What are published fine weights for common U.S. silver coins (dime, quarter, half dollar, silver dollar)?
Executive summary
Pre-1965 circulating U.S. silver coins fall into two clear categories: the small change dimes/quarters were struck in 90% silver with modest actual silver weights, mid-sized half dollars held substantially more silver, and silver dollars exist in both 90% historical types and full‑ounce modern bullion issues — each with published fine weights collectors and melt‑value calculators routinely cite [1] [2] [3]. Recent reporting from the U.S. Mint on proof sets clarified that published weights can be expressed as grams or troy ounces and sometimes reflect lower specification limits rather than a change in metal content [4].
1. Dime: the little coin that still carries measurable silver
Pre‑1965 dimes (Mercury and Roosevelt types) were struck at about 2.50 grams total weight and at 90% silver content, yielding roughly 2.25 grams of fine silver, commonly quoted as about 0.0723 troy ounces of silver per coin [5] [1]. The U.S. Mint’s more recent practice of reporting weights in troy ounces for proof coins prompted questions, but the Mint confirmed the intrinsic silver content was not altered — the Mint sometimes used the lower limit of the manufacturing specification when converting grams to troy ounces for published listings [4].

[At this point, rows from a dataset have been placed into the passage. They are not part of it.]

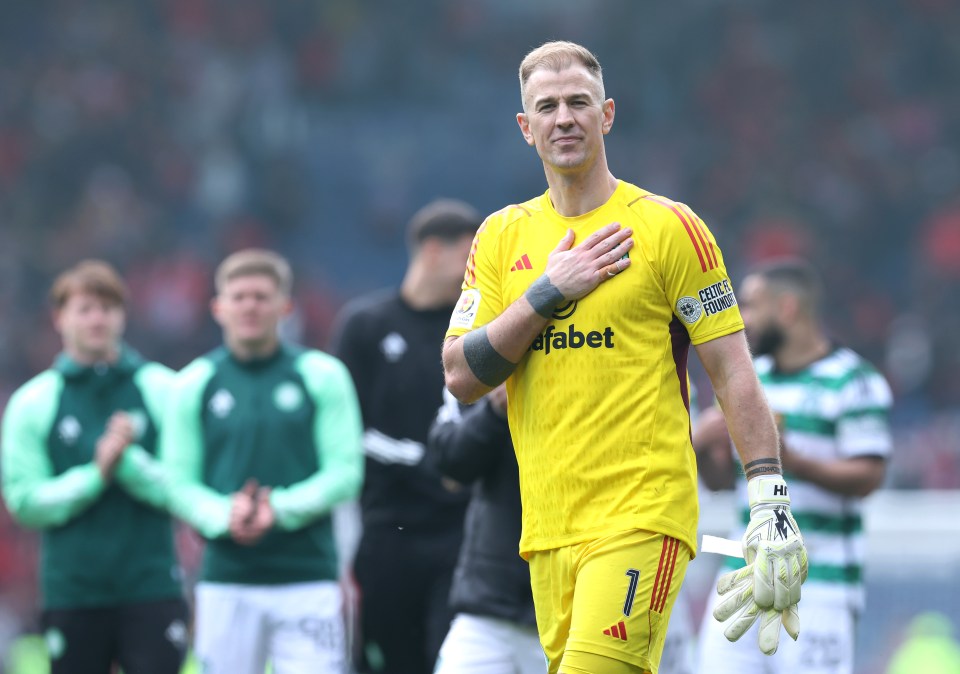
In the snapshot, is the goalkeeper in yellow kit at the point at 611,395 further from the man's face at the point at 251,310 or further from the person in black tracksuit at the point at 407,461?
the man's face at the point at 251,310

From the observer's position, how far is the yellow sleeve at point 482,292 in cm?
440

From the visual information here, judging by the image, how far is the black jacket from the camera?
537 cm

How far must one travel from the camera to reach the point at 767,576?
155 inches

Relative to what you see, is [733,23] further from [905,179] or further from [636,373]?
[636,373]

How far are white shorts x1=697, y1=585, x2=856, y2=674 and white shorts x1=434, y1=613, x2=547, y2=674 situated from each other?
128cm

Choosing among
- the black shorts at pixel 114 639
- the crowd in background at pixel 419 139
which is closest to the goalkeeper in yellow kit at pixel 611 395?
the black shorts at pixel 114 639

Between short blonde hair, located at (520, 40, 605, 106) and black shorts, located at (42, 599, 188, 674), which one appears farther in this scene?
black shorts, located at (42, 599, 188, 674)

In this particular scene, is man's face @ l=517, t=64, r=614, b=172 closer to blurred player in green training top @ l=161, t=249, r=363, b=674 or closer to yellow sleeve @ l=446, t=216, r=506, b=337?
yellow sleeve @ l=446, t=216, r=506, b=337

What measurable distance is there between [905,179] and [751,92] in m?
2.52

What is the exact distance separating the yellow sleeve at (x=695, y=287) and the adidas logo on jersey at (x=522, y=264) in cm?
40

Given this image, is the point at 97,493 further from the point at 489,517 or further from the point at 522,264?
the point at 522,264

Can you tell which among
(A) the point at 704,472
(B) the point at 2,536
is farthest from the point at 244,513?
(B) the point at 2,536

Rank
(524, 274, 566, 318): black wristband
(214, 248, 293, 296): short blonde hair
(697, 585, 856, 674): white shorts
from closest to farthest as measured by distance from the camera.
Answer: (524, 274, 566, 318): black wristband, (697, 585, 856, 674): white shorts, (214, 248, 293, 296): short blonde hair

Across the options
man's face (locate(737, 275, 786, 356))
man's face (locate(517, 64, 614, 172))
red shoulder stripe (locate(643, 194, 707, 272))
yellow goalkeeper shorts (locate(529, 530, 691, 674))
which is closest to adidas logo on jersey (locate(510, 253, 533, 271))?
man's face (locate(517, 64, 614, 172))
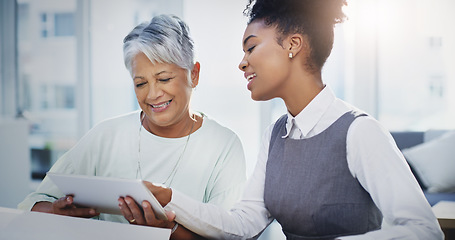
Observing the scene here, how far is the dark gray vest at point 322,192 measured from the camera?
1.12 meters

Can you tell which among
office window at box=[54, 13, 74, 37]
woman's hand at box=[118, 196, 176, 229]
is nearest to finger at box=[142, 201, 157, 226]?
woman's hand at box=[118, 196, 176, 229]

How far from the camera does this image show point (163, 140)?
167 centimetres

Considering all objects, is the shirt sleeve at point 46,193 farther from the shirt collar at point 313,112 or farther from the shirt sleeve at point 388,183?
the shirt sleeve at point 388,183

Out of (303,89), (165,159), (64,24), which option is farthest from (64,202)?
(64,24)

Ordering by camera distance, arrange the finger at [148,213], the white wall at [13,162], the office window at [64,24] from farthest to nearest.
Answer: the office window at [64,24] → the white wall at [13,162] → the finger at [148,213]

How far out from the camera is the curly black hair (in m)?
1.22

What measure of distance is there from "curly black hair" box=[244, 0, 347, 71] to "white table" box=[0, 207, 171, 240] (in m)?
0.64

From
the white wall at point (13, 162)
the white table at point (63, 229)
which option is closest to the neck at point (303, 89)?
the white table at point (63, 229)

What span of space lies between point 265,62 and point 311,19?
18cm

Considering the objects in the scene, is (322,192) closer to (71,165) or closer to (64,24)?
(71,165)

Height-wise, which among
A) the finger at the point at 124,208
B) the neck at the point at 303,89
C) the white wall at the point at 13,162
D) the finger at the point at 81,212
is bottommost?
the white wall at the point at 13,162

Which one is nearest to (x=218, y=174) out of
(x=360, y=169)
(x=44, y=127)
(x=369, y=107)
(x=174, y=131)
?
(x=174, y=131)

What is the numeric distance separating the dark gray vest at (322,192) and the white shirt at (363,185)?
3 centimetres

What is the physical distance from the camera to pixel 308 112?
3.98ft
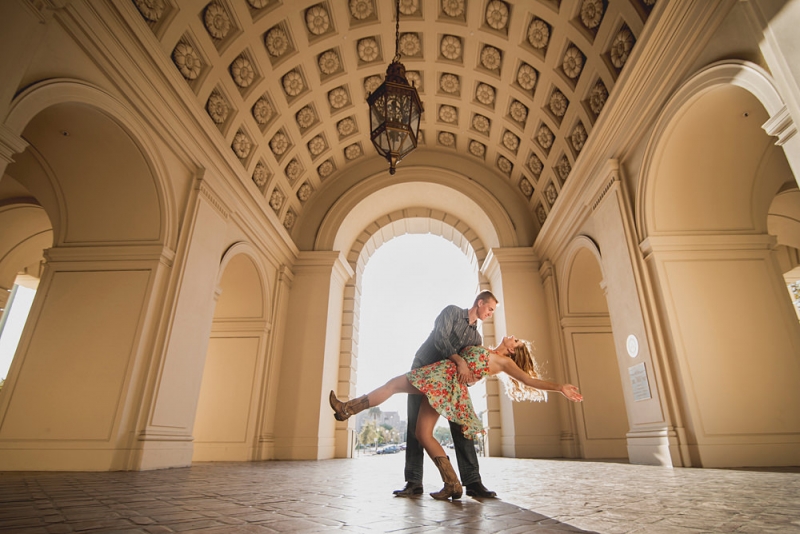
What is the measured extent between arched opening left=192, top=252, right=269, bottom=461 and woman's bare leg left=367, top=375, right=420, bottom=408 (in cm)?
779

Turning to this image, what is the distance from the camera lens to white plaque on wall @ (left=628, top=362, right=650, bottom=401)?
701 centimetres

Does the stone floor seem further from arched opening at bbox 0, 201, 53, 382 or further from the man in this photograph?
→ arched opening at bbox 0, 201, 53, 382

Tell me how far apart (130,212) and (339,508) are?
6.50 m

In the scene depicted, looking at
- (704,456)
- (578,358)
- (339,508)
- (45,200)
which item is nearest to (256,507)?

2. Quarter: a compact but heavier silver content
Washington quarters struck 1932–1964 have a total weight of 6.25 grams and are 90% silver, which equals 5.625 grams of fine silver or about 0.1808 troy ounces per quarter; this is the figure most reference guides and bullion dealers use for pre‑1965 quarters [2] [1]. As with dimes, collectors should note published figures can appear in grams or troy ounces and that Mint documentation on proof sets has clarified the numbers reflect specification limits rather than a change to alloy composition [4].
3. Half dollar: where silver content jumps noticeably
Classic half dollars (Barber, Walking Liberty, Franklin, and pre‑1965 Kennedys) were struck at 12.50 grams total weight and 90% silver fineness, giving about 11.25 grams of pure silver per coin (approximately 0.3617 troy ounces) — a substantially larger silver weight than the dime or quarter [1] [2]. Important nuance: in 1965–1970 the half dollar’s silver content was reduced to 40% for circulation, and after 1970 circulating half dollars contained no silver; reference material and dealers distinguish the 90% “junk silver” half dollars from the later 40% issues [5].
4. Silver dollar: two families — 90% historic dollars and modern 1‑ounce bullion
Historic U.S. silver dollars such as Morgan and Peace dollars were made at roughly 26.73 grams total weight with 90% silver, which yields about 24.057 grams of fine silver per coin (roughly 0.7734 troy ounces) and is the standard “actual silver weight” cited for those series [6] [3]. By contrast, modern U.S. Mint bullion dollars (American Silver Eagles and similar one‑ounce legal‑tender silver dollars) contain a full troy ounce of fine silver — 31.1035 grams — explicitly guaranteed and stated by U.S. bullion specifications [7] [1]. Legal tolerances and statutory specifications also exist for minting and inscriptions on certain bullion issues, underscoring that “silver dollar” can mean different published fine weights depending on whether the coin is an historical 90% dollar or a modern 1.0 oz bullion dollar [8] [7].
5. Why published numbers sometimes look inconsistent — tolerances, formats, and eras
Reference tables from numismatic sites and bullion dealers list the same base numbers but can present them in grams or troy ounces, use nominal vs. lower‑limit spec weights, and separate 90% era coins from 40% or clad issues, which causes appearance of inconsistency unless those distinctions are noted [4] [1] [9]. Sources used here — U.S. Mint commentary in reporting, specialist bullion and numismatic summaries, and aggregated weight tables — agree on the fundamental fine weights once the coin type and era are specified [4] [2] [3].